China is readying a huge fleet of ro-ro and ropax ferries that could take part in an invasion of Taiwan, analysts claim.

Security sources cited by the UK’s Daily Telegraph newspaper said the Chinese ships are being earmarked to carry armoured vehicles and troops.

The vessels could help fill a shortfall in amphibious landing craft controlled by China’s navy.

“Amphibious landings under fire are among the most difficult of military manoeuvres,” according to Ray Powell, the director of SeaLight, a Stanford University project examining shipping activities in the South China Sea.

He told the Telegraph that passenger ships would normally be poor choices for such a mission but could be used after coastal defences are destroyed.

The Chinese government launched two days of military drills in the waters around Taiwan on Thursday.

They were described as “strong punishment” for “separatist acts” following a defiant address in Taiwan’s capital, Taipei, earlier that week by new president Lai Ching-te.

China still regards the island as part of its territory.

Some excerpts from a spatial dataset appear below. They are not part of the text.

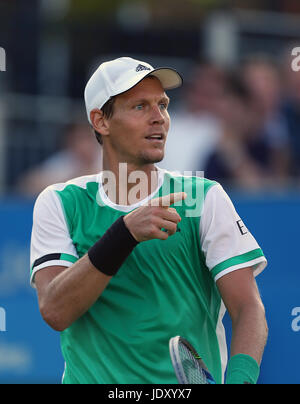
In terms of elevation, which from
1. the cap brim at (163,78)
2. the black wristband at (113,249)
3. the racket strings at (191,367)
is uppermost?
the cap brim at (163,78)

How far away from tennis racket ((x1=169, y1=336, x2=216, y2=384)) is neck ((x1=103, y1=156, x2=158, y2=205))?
33.2 inches

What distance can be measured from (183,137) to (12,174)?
223 cm

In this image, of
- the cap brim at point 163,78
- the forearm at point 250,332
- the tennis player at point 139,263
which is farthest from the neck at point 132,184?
the forearm at point 250,332

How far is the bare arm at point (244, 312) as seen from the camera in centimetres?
413

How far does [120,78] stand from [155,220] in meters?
0.87

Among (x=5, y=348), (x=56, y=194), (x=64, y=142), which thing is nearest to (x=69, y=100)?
(x=64, y=142)

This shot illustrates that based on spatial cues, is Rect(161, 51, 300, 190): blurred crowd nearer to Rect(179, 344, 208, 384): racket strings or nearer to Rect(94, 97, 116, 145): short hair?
Rect(94, 97, 116, 145): short hair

US intelligence believes Chinese President Xi Jinping has ordered the army to be ready for an invasion by 2027.

The US Naval War College’s China Maritime Studies Institute has reported that 10 years ago, China issued technical guidelines for its shipyards that would allow ro-ros and ropaxes to be suitable for military use.

‘Joined the army’

Chinese state media has regularly celebrated ferries taking part in landing drills.

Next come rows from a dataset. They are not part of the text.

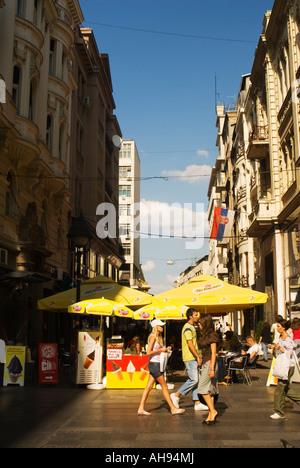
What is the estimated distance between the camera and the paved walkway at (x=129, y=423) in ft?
23.7

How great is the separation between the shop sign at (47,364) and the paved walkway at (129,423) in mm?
1159

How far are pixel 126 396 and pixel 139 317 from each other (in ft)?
8.33

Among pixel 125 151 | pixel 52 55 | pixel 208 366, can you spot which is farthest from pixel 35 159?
pixel 125 151

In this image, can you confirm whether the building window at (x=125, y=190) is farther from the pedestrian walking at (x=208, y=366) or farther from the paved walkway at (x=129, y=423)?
the pedestrian walking at (x=208, y=366)

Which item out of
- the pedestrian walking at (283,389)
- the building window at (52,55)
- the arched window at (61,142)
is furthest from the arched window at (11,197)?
the pedestrian walking at (283,389)

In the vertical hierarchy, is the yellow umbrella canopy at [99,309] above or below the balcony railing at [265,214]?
below

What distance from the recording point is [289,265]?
25688 millimetres

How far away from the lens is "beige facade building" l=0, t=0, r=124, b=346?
19.9 metres

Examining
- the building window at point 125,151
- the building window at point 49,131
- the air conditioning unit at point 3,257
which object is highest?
the building window at point 125,151

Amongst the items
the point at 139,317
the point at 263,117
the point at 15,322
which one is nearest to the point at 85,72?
the point at 263,117

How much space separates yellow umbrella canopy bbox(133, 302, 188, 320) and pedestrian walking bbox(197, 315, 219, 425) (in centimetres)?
477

State broadcaster CCTV said Dalian Marine Transport’s 938-passenger car ferry Bang Chui Dao (built 1995) had “joined the army” for military exercises in 2019.

Alessio Patalano, professor of war & strategy in East Asia at the department of war studies, King’s College London, said: “Including these assets represents a significant complicating factor in those who need to think about how to meet the challenge of their use.

“There is nothing concealed about the Chinese military build-up.”